The integration of gene annotations and omics (e.g., genomics, proteomics, metabolomics) data can provide important insights into noisy and incomplete biological data. Such data is often also on a scale presents computational challenges to many traditional algorithms. This project exploits Foretell, a local search algorithm originally created to accelerate solvers on large constraint satisfaction problems. Here Foretell is used to detect complex relationships among genes in context-specific protein-protein interaction (PPI) networks, with guidance from human experts. This is a novel, and potentially transformative, approach to provide new insights into the molecular and cellular mechanisms of fundamental biological processes. This flexible, innovative project is ideal for noisy, incomplete genomic data. It uses repeated local search guided by empirical biological knowledge to explore large weighted graphs under human direction. It provides users with meaningful feedback to reformulate their search for complex relationships among genes in context-specific PPI networks, and to devise new weight schemes to find them. Expected outcomes include a knowledge base of recurring clusters in Saccharomyces cerevisiae and the weight schemes used to detect them, a more flexible algorithm that detects and tabulates cluster features and provides meaningful feedback to the user, and a tool whose output suggests additional biological experiments. This project addresses, both in its design and its implementation, important questions in the discovery and application of computational approaches to biological networks.

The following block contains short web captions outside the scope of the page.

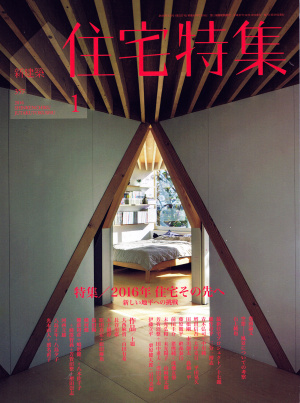 住宅特集2016年1月号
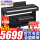 YDP145B黑色+原装琴凳+官方标配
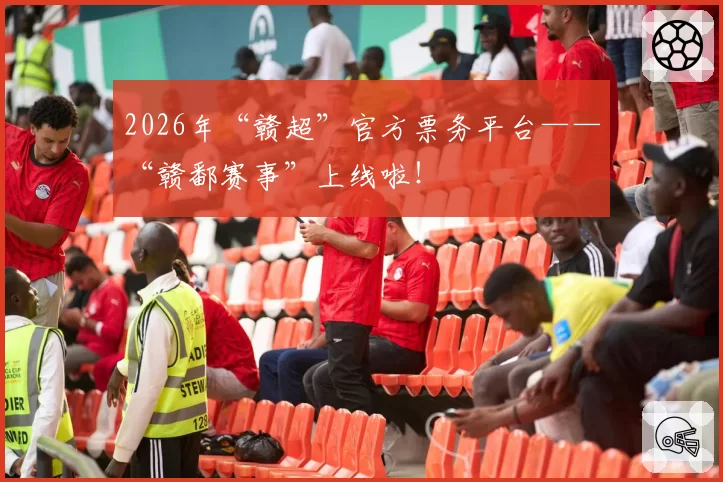 2026年“赣超”官方票务平台——“赣鄱赛事”上线啦！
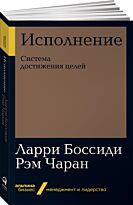 Боссиди Л., Чаран Р.: Исполнение: Система достижения целей. Альпина. Бизнес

Knowledge derived from this project will be broadly applicable and well promulgated through publication and through a web site. The resultant knowledge base will support other researchers? detection of combinations of interacting genes and the interpretation of their results. While it advances discovery and understanding, this project will support interdisciplinary collaboration, disseminate its results broadly, and promote research by students in a predominantly female, minority-serving institution.
This project has developed innovative computational methods to deal with noisy, incomplete, and biased genomic data. It addresses, both in its design and its implementation, important questions in the discovery and application of computational approaches to biological networks. This project helps biological researchers find complex relationships among genes in data that describes interactions between pairs of proteins. It has produced a knowledge base of clusters, sets of genes that interact, along with the weight schemes used to detect them. This project has revised a cluster-detection algorithm for flexibility and transparency. The algorithm now tabulates cluster features and provides meaningful feedback to the user, so that it is now a tool that suggests additional biological experiments. This project has also created a case-base meta-learning algorithm to integrate multiple predictions. Knowledge derived from this project is broadly applicable and has been well promulgated through a web site and through publication in both bioinformatics and computer science. The resultant knowledge base will support other researchers’ detection of combinations of interacting genes and the interpretation of their results. While it advances discovery and understanding, this project has also supported interdisciplinary collaboration, disseminated its results broadly, and promoted research by students in a predominantly female, minority-serving institution.